THINGS TO DO:
- 1) According to the hospital visit text, what time is it when the writer has to go for the CT scan?
- 2) Reproduce the hospital visit text word for word, starting with "Great Ormond St" and going on through "my CT scan.".
- 3) Render the sentence "Monday was a wet miserable day." from the hospital visit text into Spanish.

*** Opening of SOURCE DOCUMENT ***

This week has been one of the most surreal weeks of my life. 

As Monday started, I found myself in hospital in Queens Square. 

There's something about Queen Square that fills me with gratitude, but at the same time sends a chill through my spine. 

Monday was a wet miserable day.

I arrived in the square ready for a CT scan and to go to the complex spinal surgery outpatients to see Professor Choi and his team to discuss the surgery that is getting even closer. 

So I found a small café to sit and have a coffee to calm my nerves. 

I've never really been anywhere that's like Queen Square. 

Great Ormond St Hospital - with its cancer and neurosurgery wards - is just off the square so it’s a place that stops me my tracks.  

As I try to drink my coffee slowly, subconsciously trying to pause time. I see the clock on the wall.

It's 11 AM and time for me to go for my CT scan. 

A CT scan Is so much more pleasant than an MRI. No contrast dye, and in and out within a few minutes. 

If only that was the end of my day.

From there It is a short walk along a narrow corridor Into Building 33 and the complex spinal outpatient waiting room.

*** Close of SOURCE DOCUMENT ***
*** Opening of EXTRACTED DATA ***

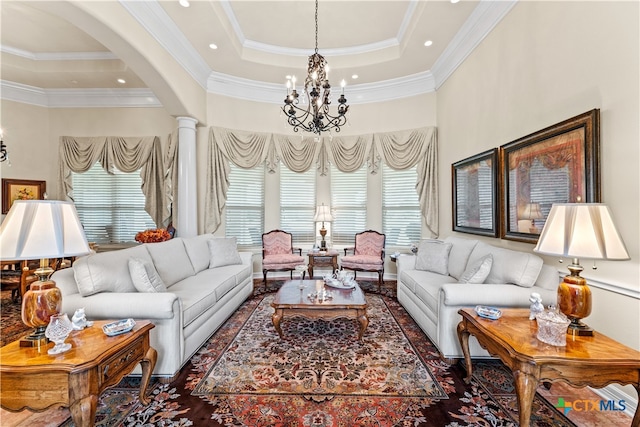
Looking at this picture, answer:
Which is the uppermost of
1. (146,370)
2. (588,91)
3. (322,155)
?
(322,155)

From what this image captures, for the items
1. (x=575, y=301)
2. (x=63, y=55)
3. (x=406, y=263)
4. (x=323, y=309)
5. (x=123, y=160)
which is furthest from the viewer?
(x=123, y=160)

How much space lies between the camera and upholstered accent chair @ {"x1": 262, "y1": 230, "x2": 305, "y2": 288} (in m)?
5.02

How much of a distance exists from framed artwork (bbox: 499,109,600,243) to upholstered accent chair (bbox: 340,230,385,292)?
2179 millimetres

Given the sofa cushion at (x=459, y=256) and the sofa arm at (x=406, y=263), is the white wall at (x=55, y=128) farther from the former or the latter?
the sofa cushion at (x=459, y=256)

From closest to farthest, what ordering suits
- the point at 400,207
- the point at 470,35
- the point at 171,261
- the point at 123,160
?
the point at 171,261 < the point at 470,35 < the point at 123,160 < the point at 400,207

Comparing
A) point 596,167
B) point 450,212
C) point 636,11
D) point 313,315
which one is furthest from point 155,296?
point 450,212

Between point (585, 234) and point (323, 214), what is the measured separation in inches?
159

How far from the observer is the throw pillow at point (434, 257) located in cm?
378

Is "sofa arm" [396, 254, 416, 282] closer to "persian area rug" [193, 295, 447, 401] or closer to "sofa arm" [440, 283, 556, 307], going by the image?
"persian area rug" [193, 295, 447, 401]

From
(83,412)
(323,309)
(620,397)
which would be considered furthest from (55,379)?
(620,397)

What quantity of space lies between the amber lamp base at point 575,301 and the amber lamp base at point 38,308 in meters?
3.02

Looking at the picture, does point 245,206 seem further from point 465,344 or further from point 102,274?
point 465,344

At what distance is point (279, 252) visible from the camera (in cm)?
544

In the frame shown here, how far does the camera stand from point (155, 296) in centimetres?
226
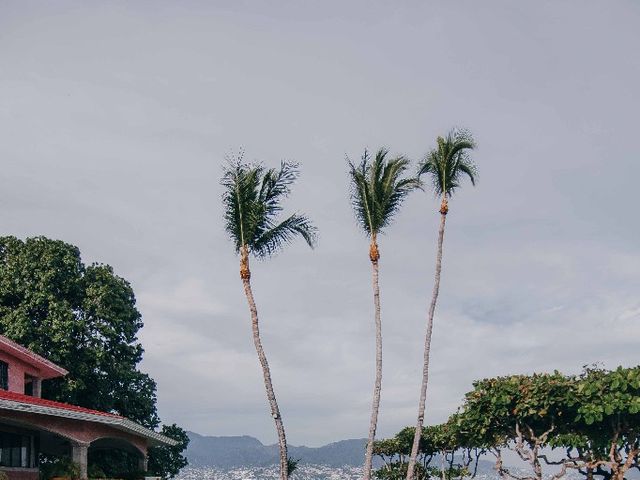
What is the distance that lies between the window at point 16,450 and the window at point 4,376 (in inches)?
283

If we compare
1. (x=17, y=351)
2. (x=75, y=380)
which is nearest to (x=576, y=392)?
(x=17, y=351)

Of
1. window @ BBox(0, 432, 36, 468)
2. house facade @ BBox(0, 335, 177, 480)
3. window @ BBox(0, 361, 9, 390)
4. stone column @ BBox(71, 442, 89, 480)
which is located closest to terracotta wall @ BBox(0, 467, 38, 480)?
house facade @ BBox(0, 335, 177, 480)

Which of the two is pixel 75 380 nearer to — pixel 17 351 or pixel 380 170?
pixel 17 351

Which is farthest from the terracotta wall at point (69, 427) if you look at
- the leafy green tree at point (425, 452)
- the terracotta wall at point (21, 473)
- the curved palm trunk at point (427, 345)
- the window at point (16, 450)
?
the leafy green tree at point (425, 452)

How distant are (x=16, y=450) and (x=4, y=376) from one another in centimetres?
841

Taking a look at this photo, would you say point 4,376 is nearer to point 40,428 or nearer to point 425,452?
point 40,428

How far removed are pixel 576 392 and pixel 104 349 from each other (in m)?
32.1

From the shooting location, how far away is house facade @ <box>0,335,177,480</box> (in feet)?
105

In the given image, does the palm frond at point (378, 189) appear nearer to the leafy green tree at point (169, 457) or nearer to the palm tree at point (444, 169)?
the palm tree at point (444, 169)

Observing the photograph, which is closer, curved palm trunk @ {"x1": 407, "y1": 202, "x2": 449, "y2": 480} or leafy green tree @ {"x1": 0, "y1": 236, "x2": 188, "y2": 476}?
curved palm trunk @ {"x1": 407, "y1": 202, "x2": 449, "y2": 480}

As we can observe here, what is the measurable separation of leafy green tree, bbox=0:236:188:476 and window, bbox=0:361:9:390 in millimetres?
5690

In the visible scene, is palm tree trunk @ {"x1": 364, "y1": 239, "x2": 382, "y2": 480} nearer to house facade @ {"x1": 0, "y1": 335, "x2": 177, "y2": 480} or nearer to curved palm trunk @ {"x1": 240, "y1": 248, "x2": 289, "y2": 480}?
curved palm trunk @ {"x1": 240, "y1": 248, "x2": 289, "y2": 480}

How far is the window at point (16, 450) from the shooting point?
34219 mm

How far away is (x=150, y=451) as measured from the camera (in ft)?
176
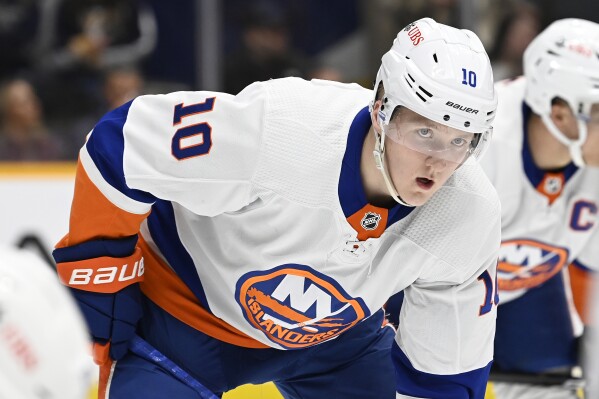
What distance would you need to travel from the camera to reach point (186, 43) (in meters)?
5.08

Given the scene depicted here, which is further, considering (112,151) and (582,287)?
(582,287)

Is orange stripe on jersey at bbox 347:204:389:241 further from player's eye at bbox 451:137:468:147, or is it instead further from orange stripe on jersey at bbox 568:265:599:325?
orange stripe on jersey at bbox 568:265:599:325

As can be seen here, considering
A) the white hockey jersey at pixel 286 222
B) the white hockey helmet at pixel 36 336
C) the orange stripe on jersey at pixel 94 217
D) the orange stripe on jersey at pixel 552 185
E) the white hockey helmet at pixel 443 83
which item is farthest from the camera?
the orange stripe on jersey at pixel 552 185

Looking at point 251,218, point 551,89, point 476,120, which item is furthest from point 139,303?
point 551,89

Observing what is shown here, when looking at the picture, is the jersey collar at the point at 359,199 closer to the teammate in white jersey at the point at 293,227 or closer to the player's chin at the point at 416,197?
the teammate in white jersey at the point at 293,227

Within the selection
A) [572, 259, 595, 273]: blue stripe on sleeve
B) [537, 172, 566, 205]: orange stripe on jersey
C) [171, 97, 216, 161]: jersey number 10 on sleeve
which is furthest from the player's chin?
[572, 259, 595, 273]: blue stripe on sleeve

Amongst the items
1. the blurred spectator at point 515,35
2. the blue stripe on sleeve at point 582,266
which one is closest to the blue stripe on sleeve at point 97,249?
the blue stripe on sleeve at point 582,266

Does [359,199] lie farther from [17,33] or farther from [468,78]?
[17,33]

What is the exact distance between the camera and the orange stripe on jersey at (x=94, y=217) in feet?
7.86

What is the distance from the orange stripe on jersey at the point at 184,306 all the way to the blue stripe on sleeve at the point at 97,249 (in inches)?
5.6

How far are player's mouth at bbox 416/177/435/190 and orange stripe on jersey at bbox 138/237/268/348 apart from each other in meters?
0.62

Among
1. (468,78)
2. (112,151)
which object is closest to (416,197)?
(468,78)

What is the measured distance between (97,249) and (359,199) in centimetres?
57

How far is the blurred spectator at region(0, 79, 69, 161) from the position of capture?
4695 millimetres
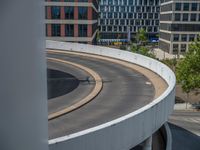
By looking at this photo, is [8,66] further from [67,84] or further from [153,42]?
[153,42]

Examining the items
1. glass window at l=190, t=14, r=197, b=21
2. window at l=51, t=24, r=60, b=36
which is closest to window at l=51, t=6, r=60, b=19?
window at l=51, t=24, r=60, b=36

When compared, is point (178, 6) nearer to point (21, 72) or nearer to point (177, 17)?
point (177, 17)

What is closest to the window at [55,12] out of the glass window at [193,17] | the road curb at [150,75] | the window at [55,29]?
the window at [55,29]

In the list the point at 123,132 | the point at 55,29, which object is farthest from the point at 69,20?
the point at 123,132

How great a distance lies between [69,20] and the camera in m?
73.3

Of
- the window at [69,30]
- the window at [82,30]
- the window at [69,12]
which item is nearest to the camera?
the window at [69,12]

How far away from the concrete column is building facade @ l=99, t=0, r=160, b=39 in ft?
543

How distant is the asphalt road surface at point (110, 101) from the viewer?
16850 millimetres

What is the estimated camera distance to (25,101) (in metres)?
6.07

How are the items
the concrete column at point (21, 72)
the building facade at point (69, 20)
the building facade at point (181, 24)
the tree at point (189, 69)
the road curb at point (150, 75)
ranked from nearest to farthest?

*** Close of EXTRACTED DATA ***

TASK ANSWERS:
- 1) 11 AM

- 2)
Great Ormond St Hospital - with its cancer and neurosurgery wards - is just off the square so it’s a place that stops me my tracks.  

As I try to drink my coffee slowly, subconsciously trying to pause time. I see the clock on the wall.

It's 11 AM and time for me to go for my CT scan.

- 3) El lunes fue un día lluvioso y deprimente.